Y vamos más allá todavía. No conforme con la posibilidad de la muerte, el hombre concreto que nos presenta Don Miguel no quiere jamás dejar de ser él mismo. Morir para pasar a ser otra cosa, lejos de ser suficiente o reconfortante, es más bien motivo de pavura: «No quiero morirme, no; no quiero, ni quiero quererlo; quiero vivir siempre, siempre, siempre, y vivir yo, este pobre yo que me soy y me siento ser ahora y aquí, y por esto me tortura el problema de la duración de mi alma, de la mía propia.». La reflexión seguirá girando en torno a la dignidad que conferimos a nuestra propia existencia en cuanto que aún pudiendo vivir en condiciones que consideremos no óptimas, podamos tener el valor que aceptarnos y encarar nuestra vida con esta guía: haga lo que haga, me suceda lo que me  suceda, ésta es mi vida y así estoy dispuesto no sólo a transcurrirla, sino también a desear que así sea, para mí, por siempre. Repetimos la interpelación: difícil, ¿no? 

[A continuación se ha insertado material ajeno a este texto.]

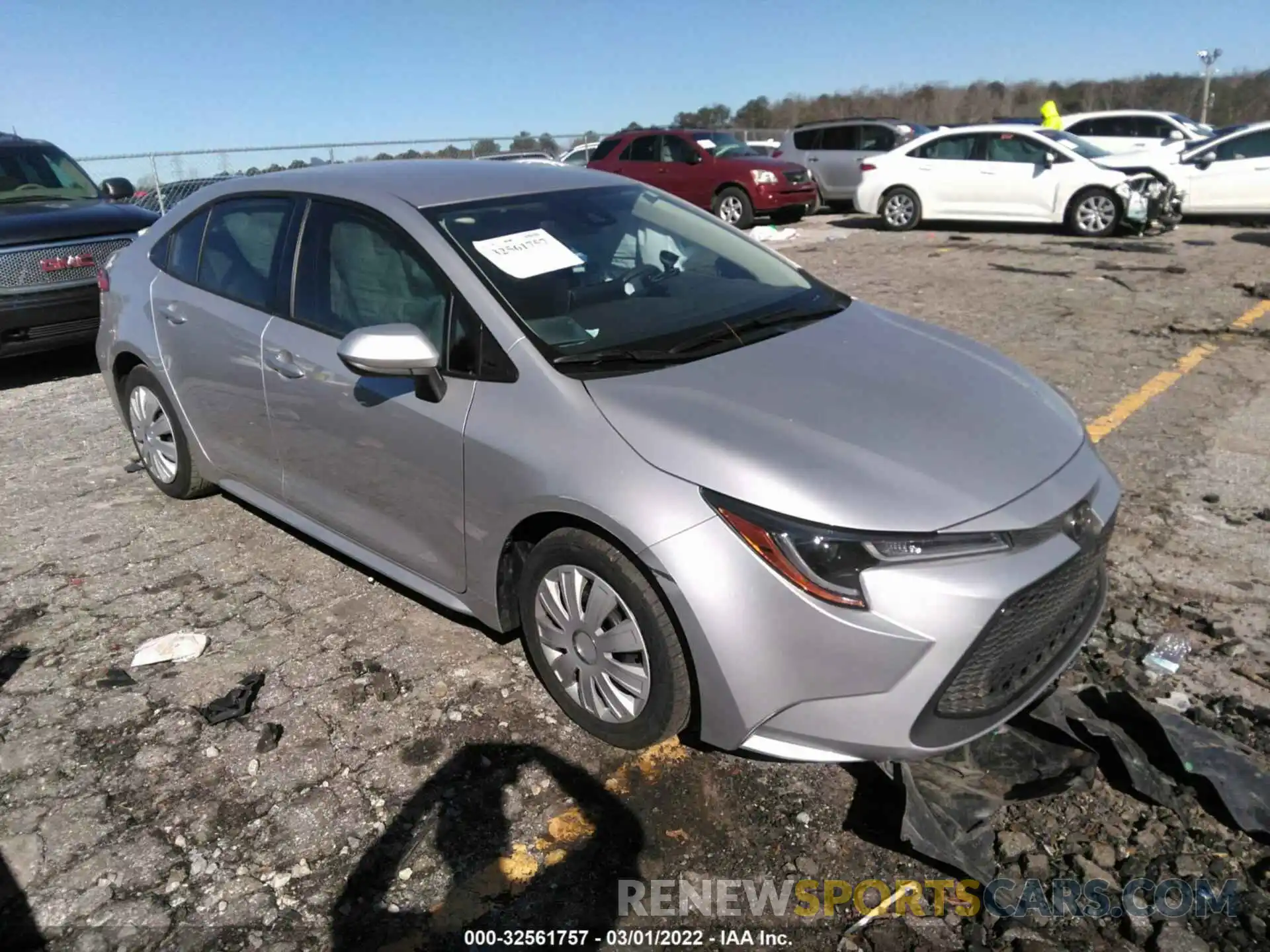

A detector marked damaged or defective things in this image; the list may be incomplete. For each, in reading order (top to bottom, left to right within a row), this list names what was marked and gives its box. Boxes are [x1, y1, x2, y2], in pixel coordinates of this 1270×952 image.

damaged front bumper [1117, 175, 1185, 237]
cracked pavement [2, 218, 1270, 952]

Semejante dilucidación no depende del orgullo o de la épica con la cual los insensatos bravucones típicamente pedantes se autoperciben, sino más bien de la decisión sobria de existir sin el resentimiento constante que produce la sensación frustrante y persistente de haber querido ser o hacer otra cosa que no somos. En este sentido la filosofía no es un tipo de saber abstracto y teórico, se torna un modo de vida práctico y vital, cotidiano y pretendidamente eterno. A la manera como el estoicismo nos ha propuesto literalmente una forma de vida que esquive las pasiones negativas, el existencialismo vitalista de Nietzsche y Unamuno nos invita pensar en una eternidad (en un caso, imaginaria, en otro, pretendida) que se gesta en un presente fáctico y escurridizo en el cual no debe dase espacio alguno al resentimiento y las lamentaciones que tornan “lo que fui ayer allí, lo que soy aquí y ahora” en un insufrible y permanente “lo que no fui ayer, lo que no estoy pudiendo ser hoy, y lo que jamás seré luego”. 

El tormento de Bauer al darse cuenta que su vida es voluntariamente miserable y que podría serlo así por siempre, reveló su camino hacia la felicidad: mientras estés vivo, realmente vivo, estás a tiempo de dejar de ser eso que jamás quisiste ser. Mientras vivas a la manera de la aceptación de tu existencia (no hay que confundir esto con conformismo en absoluto), no hay razón para no querer vivirla, así, sin lamentaciones limitantes, por siempre.